- EXERCISE DIRECTIONS -
Copy out, word for word, the part of the listing that runs from its start through the line containing "3. point 875,644", both ends included. Leave the pictures out.
__________________________________________________
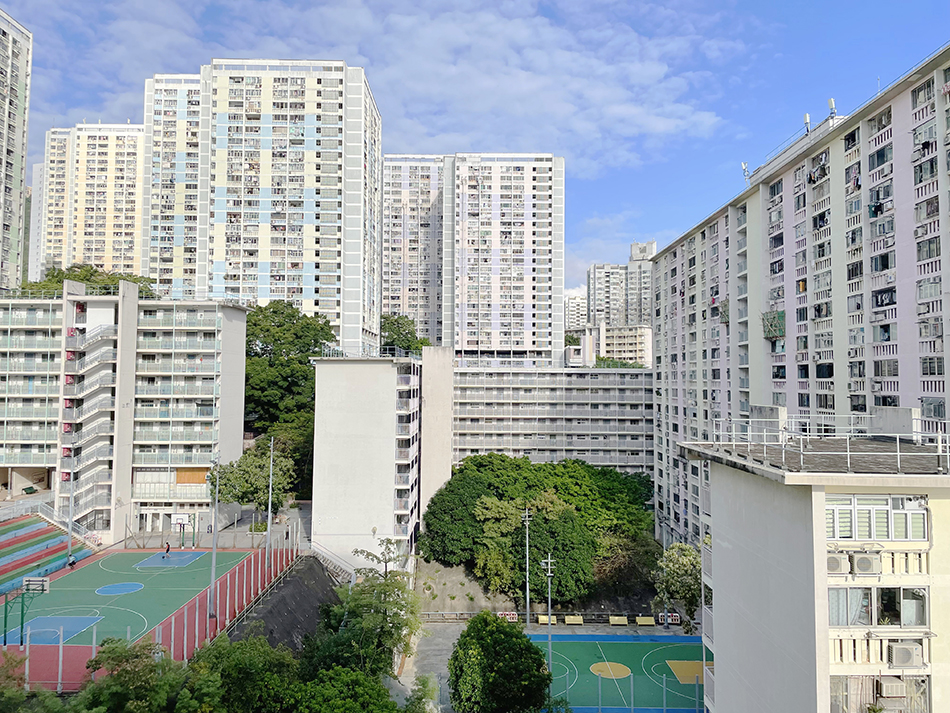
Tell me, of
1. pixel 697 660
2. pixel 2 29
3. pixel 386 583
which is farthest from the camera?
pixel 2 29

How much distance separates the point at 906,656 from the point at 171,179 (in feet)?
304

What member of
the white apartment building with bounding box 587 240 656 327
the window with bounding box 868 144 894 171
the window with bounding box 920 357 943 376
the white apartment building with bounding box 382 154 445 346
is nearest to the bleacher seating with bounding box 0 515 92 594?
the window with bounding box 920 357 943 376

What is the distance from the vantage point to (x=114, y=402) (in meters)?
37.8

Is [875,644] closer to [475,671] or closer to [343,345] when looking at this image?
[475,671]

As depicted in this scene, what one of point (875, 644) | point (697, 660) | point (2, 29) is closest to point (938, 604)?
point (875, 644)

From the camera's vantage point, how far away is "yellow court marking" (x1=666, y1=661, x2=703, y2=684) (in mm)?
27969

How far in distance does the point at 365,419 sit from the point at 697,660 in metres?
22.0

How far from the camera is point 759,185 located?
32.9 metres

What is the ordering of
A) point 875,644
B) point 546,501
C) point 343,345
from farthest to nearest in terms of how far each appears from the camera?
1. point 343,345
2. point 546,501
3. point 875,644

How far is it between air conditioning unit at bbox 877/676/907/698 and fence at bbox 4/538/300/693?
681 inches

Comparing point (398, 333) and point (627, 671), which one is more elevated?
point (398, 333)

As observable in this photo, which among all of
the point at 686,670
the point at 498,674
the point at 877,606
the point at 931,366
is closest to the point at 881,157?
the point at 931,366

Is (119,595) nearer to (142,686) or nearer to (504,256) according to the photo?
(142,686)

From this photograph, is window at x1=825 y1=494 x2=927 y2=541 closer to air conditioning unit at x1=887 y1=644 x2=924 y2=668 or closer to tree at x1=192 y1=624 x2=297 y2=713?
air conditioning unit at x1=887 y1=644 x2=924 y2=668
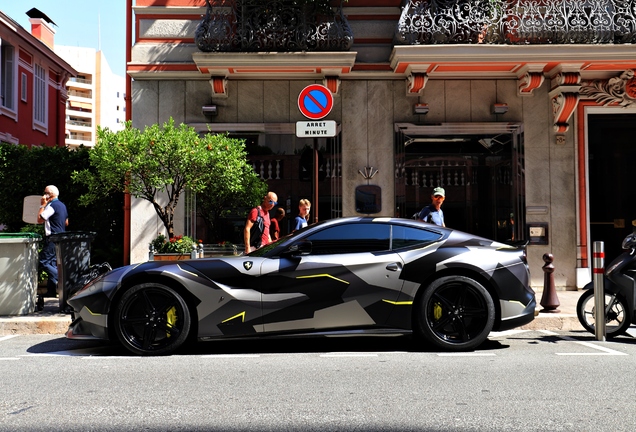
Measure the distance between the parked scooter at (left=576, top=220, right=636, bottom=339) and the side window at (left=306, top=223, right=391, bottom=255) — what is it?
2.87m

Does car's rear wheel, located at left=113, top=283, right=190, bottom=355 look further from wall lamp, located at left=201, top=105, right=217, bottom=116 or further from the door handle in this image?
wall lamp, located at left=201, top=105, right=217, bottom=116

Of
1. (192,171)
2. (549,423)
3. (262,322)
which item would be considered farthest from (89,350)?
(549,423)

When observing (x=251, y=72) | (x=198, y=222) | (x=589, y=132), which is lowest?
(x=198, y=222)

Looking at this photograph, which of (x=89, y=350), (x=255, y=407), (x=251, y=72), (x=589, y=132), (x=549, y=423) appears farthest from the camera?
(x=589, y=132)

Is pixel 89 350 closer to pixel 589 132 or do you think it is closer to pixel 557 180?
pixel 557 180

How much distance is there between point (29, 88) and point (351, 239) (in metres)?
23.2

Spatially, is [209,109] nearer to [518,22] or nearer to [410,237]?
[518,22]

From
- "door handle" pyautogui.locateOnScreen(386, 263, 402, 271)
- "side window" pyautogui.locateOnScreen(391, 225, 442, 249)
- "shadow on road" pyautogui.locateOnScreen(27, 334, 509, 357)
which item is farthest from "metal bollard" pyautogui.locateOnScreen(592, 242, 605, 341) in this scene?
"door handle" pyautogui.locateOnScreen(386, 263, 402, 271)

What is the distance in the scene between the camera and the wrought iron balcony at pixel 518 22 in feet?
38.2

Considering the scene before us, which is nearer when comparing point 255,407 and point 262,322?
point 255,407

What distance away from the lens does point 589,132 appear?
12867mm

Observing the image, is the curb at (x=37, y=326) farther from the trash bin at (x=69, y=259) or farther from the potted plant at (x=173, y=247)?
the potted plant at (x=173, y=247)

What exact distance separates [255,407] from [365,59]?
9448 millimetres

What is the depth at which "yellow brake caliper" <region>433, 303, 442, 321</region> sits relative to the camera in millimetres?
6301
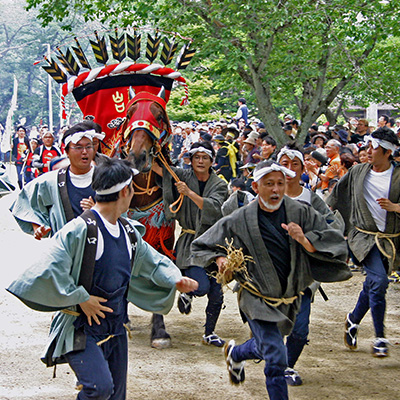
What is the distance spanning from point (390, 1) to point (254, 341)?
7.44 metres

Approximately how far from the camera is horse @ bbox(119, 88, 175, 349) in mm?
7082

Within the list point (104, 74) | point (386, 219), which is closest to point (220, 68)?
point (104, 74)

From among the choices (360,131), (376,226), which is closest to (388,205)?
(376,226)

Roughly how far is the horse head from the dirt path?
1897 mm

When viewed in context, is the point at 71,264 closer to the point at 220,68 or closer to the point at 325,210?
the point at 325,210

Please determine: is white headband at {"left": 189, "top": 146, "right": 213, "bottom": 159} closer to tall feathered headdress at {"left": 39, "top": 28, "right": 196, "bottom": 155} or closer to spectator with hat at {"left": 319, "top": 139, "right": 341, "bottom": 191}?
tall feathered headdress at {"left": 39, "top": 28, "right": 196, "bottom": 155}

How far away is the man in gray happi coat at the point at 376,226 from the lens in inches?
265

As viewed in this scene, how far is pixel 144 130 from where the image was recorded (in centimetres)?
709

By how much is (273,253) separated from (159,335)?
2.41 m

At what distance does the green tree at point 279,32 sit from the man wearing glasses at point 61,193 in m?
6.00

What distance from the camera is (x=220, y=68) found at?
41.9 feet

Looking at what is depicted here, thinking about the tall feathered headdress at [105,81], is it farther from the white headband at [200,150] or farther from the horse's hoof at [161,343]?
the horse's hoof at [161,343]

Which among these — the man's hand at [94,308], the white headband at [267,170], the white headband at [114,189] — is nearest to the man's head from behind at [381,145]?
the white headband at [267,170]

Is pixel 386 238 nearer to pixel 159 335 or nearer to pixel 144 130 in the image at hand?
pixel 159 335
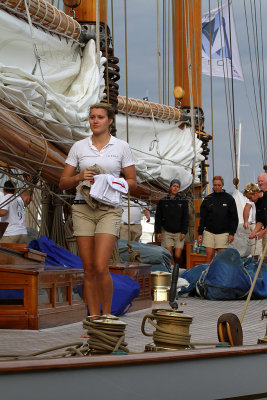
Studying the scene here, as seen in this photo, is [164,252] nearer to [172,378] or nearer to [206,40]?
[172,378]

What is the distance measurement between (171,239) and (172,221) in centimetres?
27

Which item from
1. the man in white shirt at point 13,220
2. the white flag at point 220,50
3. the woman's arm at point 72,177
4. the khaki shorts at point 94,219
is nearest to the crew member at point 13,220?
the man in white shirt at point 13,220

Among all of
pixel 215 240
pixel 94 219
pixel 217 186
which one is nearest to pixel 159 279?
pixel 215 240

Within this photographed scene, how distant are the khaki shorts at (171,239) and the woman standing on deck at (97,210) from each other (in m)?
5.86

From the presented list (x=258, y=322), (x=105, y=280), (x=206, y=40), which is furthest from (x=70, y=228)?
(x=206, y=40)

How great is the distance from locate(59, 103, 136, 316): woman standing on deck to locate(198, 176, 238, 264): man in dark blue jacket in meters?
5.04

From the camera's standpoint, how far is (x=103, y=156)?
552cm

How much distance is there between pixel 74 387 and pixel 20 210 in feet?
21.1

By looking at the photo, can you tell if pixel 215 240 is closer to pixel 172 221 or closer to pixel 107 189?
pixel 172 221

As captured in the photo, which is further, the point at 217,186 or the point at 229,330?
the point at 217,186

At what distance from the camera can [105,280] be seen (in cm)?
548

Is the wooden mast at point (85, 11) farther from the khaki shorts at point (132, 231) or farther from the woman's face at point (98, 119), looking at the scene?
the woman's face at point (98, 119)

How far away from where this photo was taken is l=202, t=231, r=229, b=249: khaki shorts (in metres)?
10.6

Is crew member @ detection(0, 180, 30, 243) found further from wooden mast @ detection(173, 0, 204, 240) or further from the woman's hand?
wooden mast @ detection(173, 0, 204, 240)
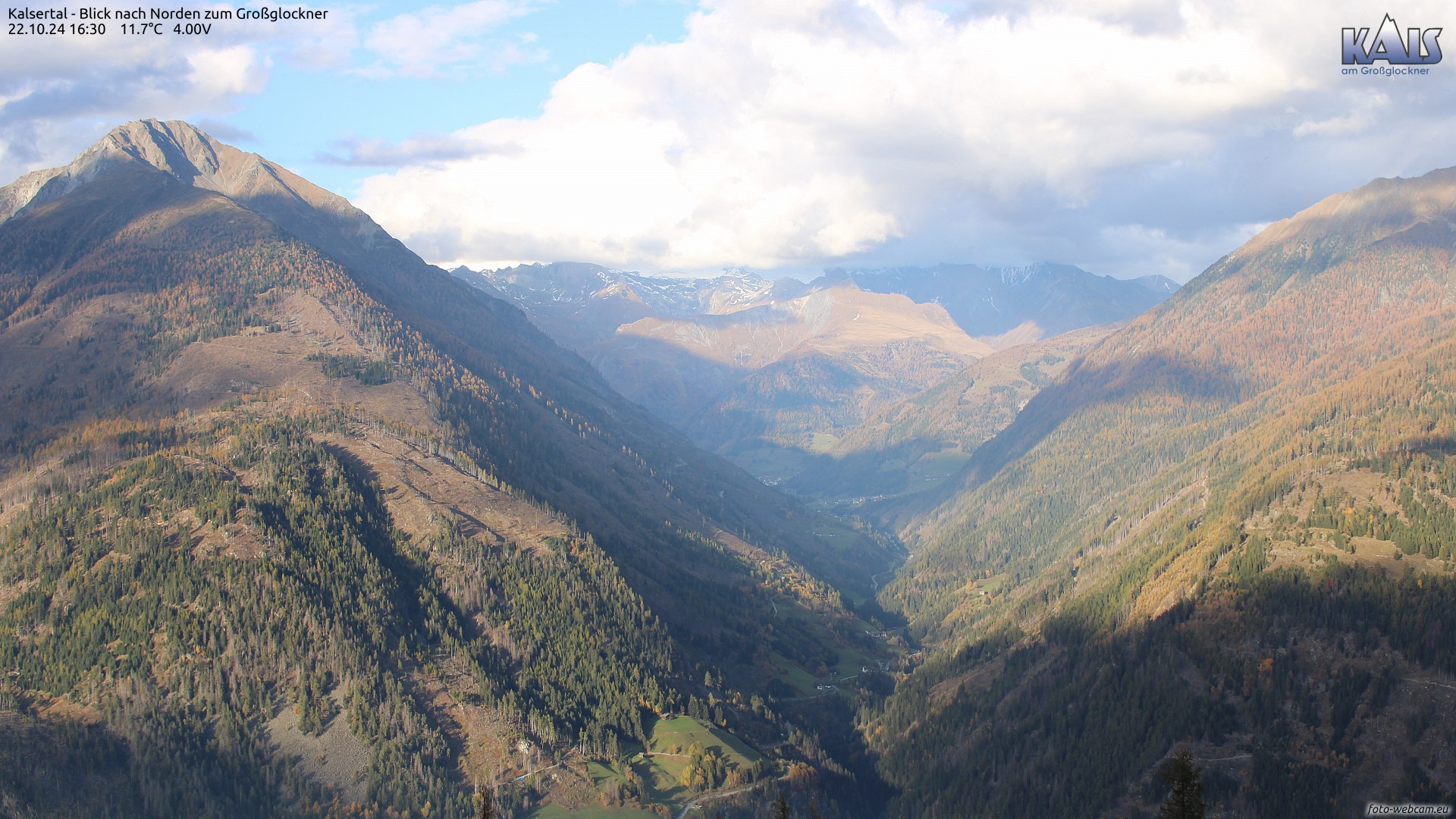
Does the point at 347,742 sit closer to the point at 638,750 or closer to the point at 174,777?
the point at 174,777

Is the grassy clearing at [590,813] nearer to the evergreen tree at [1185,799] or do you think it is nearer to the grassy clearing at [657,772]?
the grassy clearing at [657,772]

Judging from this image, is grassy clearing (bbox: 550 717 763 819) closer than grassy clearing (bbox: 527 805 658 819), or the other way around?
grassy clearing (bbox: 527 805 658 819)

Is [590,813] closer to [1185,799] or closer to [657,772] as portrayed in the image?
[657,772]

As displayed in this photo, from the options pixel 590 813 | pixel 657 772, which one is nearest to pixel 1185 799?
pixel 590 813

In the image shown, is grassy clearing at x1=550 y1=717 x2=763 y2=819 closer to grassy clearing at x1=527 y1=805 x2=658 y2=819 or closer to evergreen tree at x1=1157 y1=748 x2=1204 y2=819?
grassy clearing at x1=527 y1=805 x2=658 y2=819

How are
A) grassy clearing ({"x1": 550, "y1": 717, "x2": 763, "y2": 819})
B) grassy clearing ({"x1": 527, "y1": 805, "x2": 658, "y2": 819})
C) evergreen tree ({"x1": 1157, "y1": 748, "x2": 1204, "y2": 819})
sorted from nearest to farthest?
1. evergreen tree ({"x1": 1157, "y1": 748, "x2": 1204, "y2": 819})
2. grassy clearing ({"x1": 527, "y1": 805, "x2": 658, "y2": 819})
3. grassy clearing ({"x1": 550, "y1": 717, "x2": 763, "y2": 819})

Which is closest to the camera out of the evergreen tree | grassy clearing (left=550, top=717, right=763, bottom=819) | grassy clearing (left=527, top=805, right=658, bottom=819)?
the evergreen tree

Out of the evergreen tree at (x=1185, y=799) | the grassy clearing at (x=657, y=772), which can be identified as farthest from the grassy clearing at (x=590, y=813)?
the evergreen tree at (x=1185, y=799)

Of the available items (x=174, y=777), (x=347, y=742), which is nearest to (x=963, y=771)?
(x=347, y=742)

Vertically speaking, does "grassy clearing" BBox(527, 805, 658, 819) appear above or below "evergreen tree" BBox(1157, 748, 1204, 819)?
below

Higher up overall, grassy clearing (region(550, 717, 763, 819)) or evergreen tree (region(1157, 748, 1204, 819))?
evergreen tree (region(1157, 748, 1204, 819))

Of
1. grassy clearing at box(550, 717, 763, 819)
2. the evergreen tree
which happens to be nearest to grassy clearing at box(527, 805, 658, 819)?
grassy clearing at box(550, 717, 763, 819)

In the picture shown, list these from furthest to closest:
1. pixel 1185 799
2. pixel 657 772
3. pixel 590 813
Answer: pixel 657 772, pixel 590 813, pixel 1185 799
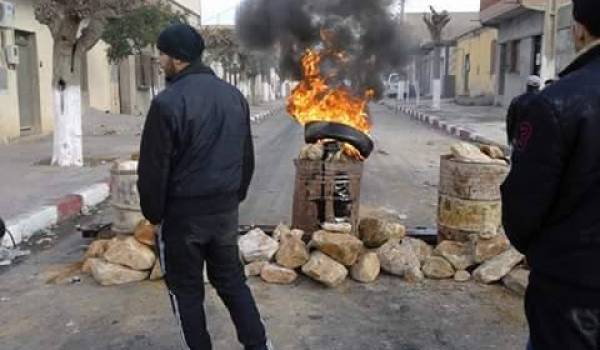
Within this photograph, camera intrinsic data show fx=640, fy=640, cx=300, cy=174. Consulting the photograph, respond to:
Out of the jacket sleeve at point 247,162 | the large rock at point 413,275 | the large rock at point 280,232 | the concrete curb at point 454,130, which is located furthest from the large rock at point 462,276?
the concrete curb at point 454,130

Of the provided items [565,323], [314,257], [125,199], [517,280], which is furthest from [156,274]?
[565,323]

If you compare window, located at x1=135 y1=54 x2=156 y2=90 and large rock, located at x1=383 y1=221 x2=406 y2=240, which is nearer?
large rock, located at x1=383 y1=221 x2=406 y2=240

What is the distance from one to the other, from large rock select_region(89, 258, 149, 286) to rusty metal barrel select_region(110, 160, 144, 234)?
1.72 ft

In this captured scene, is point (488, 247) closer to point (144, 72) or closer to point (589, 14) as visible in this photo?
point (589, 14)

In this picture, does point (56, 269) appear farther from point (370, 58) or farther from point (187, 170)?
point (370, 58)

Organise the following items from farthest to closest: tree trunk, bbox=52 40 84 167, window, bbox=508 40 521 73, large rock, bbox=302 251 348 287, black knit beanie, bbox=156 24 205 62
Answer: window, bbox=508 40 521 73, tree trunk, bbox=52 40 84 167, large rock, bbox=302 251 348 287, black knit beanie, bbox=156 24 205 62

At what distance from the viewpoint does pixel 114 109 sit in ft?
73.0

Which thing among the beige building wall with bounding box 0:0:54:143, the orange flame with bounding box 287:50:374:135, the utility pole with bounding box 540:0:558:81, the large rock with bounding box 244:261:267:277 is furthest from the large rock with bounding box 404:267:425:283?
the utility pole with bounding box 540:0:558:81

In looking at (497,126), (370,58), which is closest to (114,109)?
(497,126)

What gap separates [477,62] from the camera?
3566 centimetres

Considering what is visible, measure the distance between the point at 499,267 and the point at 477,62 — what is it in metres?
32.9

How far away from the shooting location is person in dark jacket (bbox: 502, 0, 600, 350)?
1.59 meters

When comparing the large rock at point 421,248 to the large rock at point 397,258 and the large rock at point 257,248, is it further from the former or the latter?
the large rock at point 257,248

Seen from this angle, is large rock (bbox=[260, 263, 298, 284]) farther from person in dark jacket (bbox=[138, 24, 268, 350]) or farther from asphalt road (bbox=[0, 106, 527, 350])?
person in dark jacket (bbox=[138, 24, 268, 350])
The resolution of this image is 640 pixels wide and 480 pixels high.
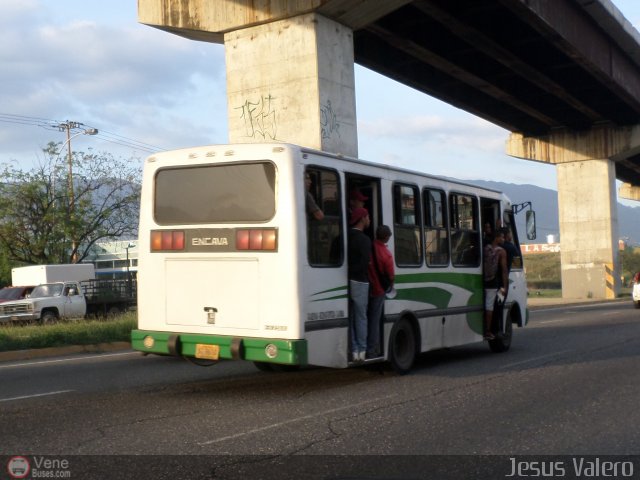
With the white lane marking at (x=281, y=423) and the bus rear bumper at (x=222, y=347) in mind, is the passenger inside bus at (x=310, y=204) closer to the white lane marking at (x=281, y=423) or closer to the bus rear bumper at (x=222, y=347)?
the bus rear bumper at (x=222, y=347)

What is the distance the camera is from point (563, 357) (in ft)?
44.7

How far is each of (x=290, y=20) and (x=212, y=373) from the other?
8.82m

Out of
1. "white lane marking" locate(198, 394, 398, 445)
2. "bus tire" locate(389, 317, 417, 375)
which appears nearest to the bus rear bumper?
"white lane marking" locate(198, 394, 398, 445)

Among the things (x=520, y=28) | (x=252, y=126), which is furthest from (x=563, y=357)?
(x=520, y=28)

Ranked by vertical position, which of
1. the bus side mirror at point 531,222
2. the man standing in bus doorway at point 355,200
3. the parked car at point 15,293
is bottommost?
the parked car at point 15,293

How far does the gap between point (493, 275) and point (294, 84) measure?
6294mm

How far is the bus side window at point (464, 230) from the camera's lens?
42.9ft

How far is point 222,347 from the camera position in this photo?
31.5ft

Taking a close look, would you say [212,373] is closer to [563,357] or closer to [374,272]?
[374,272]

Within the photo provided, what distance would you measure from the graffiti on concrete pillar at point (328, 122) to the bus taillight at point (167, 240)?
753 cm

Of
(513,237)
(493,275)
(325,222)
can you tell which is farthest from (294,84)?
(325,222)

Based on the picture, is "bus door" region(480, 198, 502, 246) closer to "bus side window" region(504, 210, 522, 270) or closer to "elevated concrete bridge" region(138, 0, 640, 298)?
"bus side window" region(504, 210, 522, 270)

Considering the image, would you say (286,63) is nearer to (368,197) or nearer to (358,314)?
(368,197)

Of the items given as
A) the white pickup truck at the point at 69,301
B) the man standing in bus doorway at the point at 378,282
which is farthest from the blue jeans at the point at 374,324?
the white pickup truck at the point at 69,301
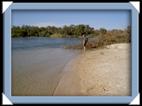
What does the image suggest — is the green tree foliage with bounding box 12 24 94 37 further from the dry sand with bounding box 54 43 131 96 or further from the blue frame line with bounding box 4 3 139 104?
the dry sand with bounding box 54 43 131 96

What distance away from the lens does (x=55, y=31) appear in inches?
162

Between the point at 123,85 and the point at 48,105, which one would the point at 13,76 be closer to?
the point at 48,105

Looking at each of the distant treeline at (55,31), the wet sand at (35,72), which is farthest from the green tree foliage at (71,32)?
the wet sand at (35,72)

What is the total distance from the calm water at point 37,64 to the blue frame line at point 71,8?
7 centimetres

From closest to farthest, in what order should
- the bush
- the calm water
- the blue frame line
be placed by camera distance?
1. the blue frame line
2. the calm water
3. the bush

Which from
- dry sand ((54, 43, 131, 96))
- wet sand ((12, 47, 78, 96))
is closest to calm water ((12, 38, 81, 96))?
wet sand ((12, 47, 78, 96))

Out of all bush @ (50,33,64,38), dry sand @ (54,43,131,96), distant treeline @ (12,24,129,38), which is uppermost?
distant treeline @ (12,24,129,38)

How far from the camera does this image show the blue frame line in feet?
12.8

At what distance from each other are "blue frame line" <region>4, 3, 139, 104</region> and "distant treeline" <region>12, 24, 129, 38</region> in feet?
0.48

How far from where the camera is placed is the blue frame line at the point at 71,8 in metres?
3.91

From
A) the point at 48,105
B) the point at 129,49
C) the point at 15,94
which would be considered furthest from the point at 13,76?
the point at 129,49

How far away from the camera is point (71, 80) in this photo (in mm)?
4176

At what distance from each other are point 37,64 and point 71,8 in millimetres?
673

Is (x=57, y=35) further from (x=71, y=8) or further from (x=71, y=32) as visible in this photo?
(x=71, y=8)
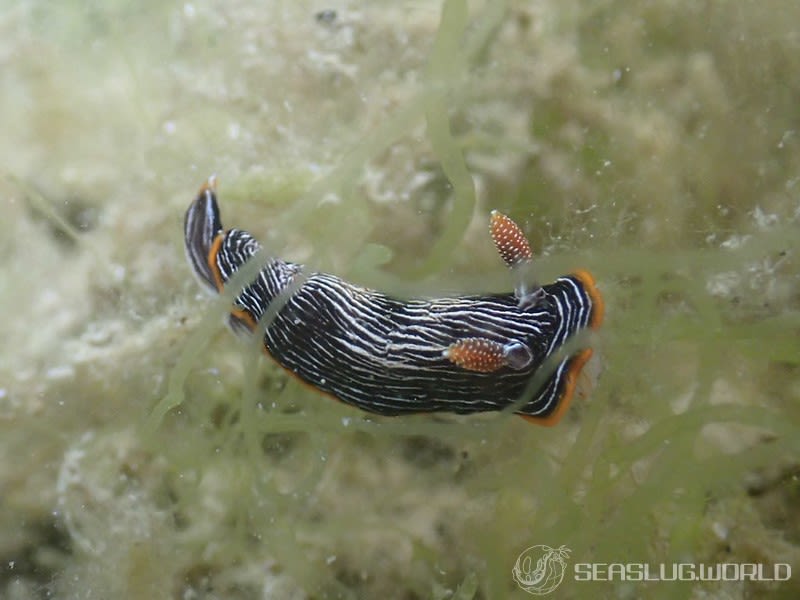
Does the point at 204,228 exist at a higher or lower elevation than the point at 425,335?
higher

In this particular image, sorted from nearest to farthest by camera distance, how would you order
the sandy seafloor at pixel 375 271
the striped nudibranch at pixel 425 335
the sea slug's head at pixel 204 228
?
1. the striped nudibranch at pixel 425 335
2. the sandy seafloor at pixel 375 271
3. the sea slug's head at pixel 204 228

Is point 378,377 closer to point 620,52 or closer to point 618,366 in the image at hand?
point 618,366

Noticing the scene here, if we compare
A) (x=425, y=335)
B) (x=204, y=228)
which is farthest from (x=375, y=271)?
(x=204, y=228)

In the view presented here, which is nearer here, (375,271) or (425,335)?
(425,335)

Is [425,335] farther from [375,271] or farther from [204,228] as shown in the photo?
__________________________________________________
- EXPECTED ANSWER -
Tell me, of
1. pixel 697 660
2. pixel 2 29
3. pixel 386 583
which is farthest from the camera?
pixel 2 29

How much distance separates the point at 906,656 from the point at 171,179 (in feet)?
304

What member of
the white apartment building with bounding box 587 240 656 327
the window with bounding box 868 144 894 171
the window with bounding box 920 357 943 376
the white apartment building with bounding box 382 154 445 346
is nearest to the bleacher seating with bounding box 0 515 92 594?
the window with bounding box 920 357 943 376

What is the distance from the vantage point to (x=114, y=402) (in meters)?
37.8

Is [875,644] closer to [475,671] or closer to [343,345] when looking at this image?
[475,671]

As depicted in this scene, what one of point (875, 644) | point (697, 660) | point (2, 29) is closest to point (938, 604)?
point (875, 644)

From the camera's vantage point, how far away is "yellow court marking" (x1=666, y1=661, x2=703, y2=684) (in mm)?
27969

How far in distance does the point at 365,419 sit from the point at 697,660 in metres?
22.0

How far from the camera is point 759,185 located?
32.9 metres

What is the ordering of
A) point 875,644
B) point 546,501
C) point 343,345
from farthest to nearest in terms of how far each appears from the camera?
1. point 343,345
2. point 546,501
3. point 875,644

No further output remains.